Cluster 5 – Innovation Mode: Interdisciplinary Knowledge synthesis of ENDURE
This cluster posits that a harmonized paradigm and theory of resilience – applied through various contexts and responses generated by the other workplans – is required to address the many challenges that global society is currently facing in the context of a global disaster like Covid-19.
 
ENDURE team
Part of the ENDURE Project Team after the project kick-off meeting on June 1, 2022 [Image source: ENDURE website]

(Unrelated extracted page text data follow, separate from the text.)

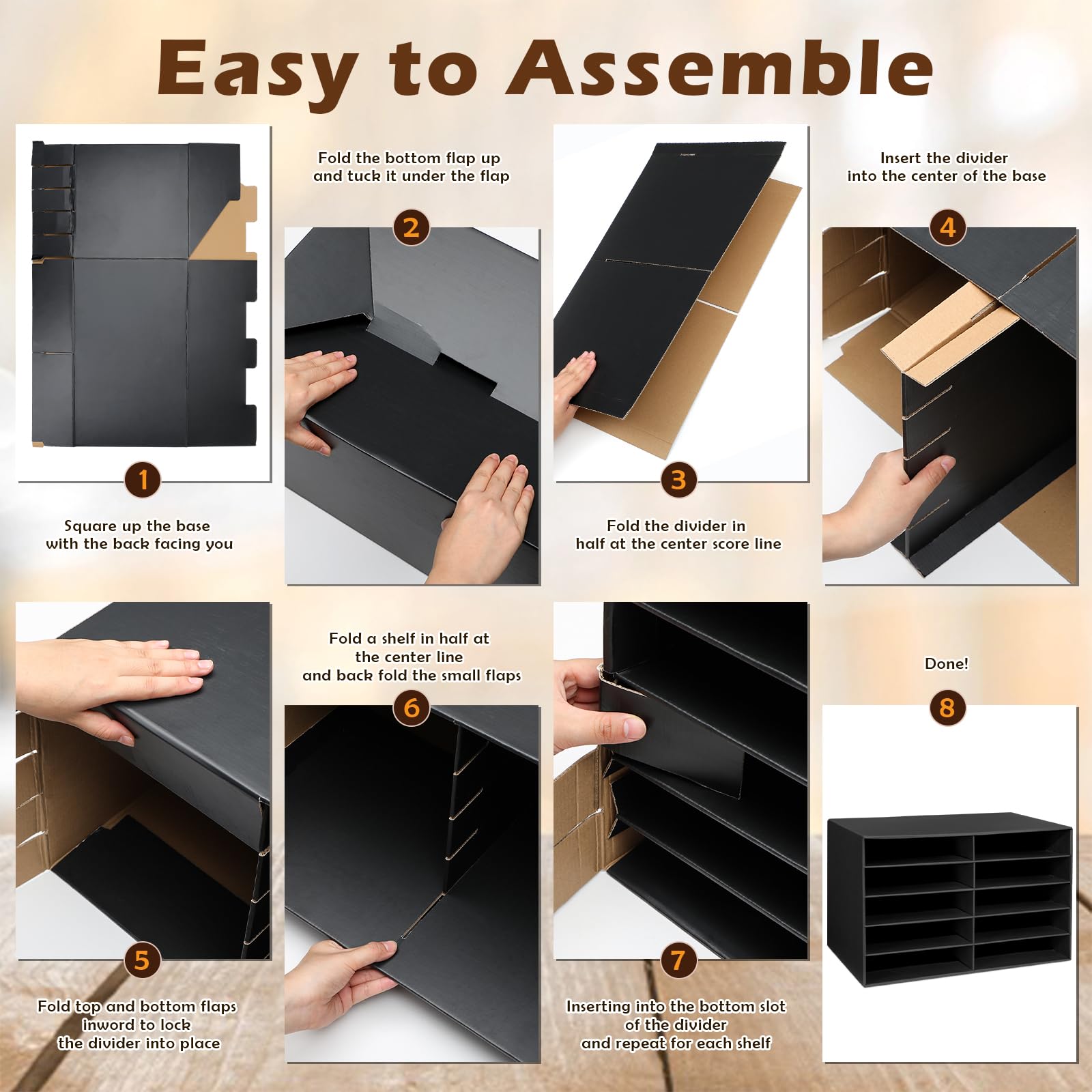 Easy to Assemble

1

Square up the base with the back facing you

Fold the bottom flap up and tuck it under the flap

2

3

Fold the divider in half at the center score line

Insert the divider into the center of the base

4

5

Fold top and bottom flaps inword to lock the divider into place

Fold a shelf in half at the center line and back fold the small flaps

6

7

Inserting into the bottom slot of the divider and repeat for each shelf

Done!

8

As part of this project, we are also organizing the 4S 2023 panel “Social aspects of the Covid-19 crisis: Inequalities, Resiliences, and Knowledge Production”. We hope that the panel contributors furthers our understanding of the Covid-19 pandemic in other countries and develop new partnerships for this ongoing project. ENDURE is funded by the Trans-Atlantic Platform for Social Sciences and Humanities (T-AP) program. For more information about the project, access our website: https://www.endure-project.org/
Marina Fontolan is the ENDURE team’s postdoc researcher at the department of Science and Technology Policy, University of Campinas (Unicamp), Brazil with a grant from São Paulo Research Foundation (FAPESP - Process Nº: 2022/07655-1).